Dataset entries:
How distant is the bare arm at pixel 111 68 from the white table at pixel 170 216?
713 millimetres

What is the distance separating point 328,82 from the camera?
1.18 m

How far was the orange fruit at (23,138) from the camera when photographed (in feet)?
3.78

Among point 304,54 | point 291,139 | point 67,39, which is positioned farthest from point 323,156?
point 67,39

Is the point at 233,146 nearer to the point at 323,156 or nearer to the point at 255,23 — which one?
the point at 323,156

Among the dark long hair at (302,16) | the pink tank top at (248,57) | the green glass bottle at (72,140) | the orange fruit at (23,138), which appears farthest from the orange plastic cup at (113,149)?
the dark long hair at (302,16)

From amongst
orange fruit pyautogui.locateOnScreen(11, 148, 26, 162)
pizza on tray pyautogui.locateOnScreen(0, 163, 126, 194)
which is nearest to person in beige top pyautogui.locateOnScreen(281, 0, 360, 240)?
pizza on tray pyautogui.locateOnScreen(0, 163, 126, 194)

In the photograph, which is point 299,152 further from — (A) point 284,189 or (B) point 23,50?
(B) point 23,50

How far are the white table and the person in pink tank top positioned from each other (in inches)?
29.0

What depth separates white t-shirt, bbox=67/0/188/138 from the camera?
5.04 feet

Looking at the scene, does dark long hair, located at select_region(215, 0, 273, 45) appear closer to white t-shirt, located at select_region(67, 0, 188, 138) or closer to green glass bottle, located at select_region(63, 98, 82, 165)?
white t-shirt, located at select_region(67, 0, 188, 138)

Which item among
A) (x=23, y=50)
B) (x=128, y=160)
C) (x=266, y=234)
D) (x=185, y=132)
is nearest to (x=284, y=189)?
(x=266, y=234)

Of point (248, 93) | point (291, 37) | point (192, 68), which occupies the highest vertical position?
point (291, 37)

▸ WORK REQUIRED
Output every line of the listing above as a JSON array of strings, one string per line, skipping blank lines.

▸ EXPECTED OUTPUT
[
  "How distant is the bare arm at pixel 111 68 from the white table at pixel 170 216?",
  "713 millimetres",
  "What is the distance separating point 328,82 from the camera?",
  "1.18 m",
  "How far was the orange fruit at (23,138) from the camera when photographed (in feet)?",
  "3.78",
  "Among point 304,54 | point 291,139 | point 67,39, which is positioned farthest from point 323,156?",
  "point 67,39",
  "Is the point at 233,146 nearer to the point at 323,156 or nearer to the point at 255,23 — which one?",
  "the point at 323,156",
  "Among the dark long hair at (302,16) | the pink tank top at (248,57) | the green glass bottle at (72,140) | the orange fruit at (23,138), which appears farthest from the orange plastic cup at (113,149)?",
  "the dark long hair at (302,16)",
  "From amongst",
  "orange fruit pyautogui.locateOnScreen(11, 148, 26, 162)",
  "pizza on tray pyautogui.locateOnScreen(0, 163, 126, 194)",
  "which is nearest to person in beige top pyautogui.locateOnScreen(281, 0, 360, 240)?",
  "pizza on tray pyautogui.locateOnScreen(0, 163, 126, 194)",
  "In the photograph, which is point 299,152 further from — (A) point 284,189 or (B) point 23,50?",
  "(B) point 23,50",
  "How far are the white table and the person in pink tank top positioned from each other (in inches)?",
  "29.0",
  "What depth separates white t-shirt, bbox=67/0/188/138 from the camera?",
  "5.04 feet",
  "Looking at the scene, does dark long hair, located at select_region(215, 0, 273, 45) appear closer to white t-shirt, located at select_region(67, 0, 188, 138) or closer to green glass bottle, located at select_region(63, 98, 82, 165)?",
  "white t-shirt, located at select_region(67, 0, 188, 138)",
  "Which item among",
  "A) (x=23, y=50)",
  "B) (x=128, y=160)",
  "C) (x=266, y=234)",
  "D) (x=185, y=132)",
  "is nearest to (x=284, y=189)?",
  "(x=266, y=234)",
  "Of point (248, 93) | point (291, 37) | point (192, 68), which occupies the highest vertical position?",
  "point (291, 37)"
]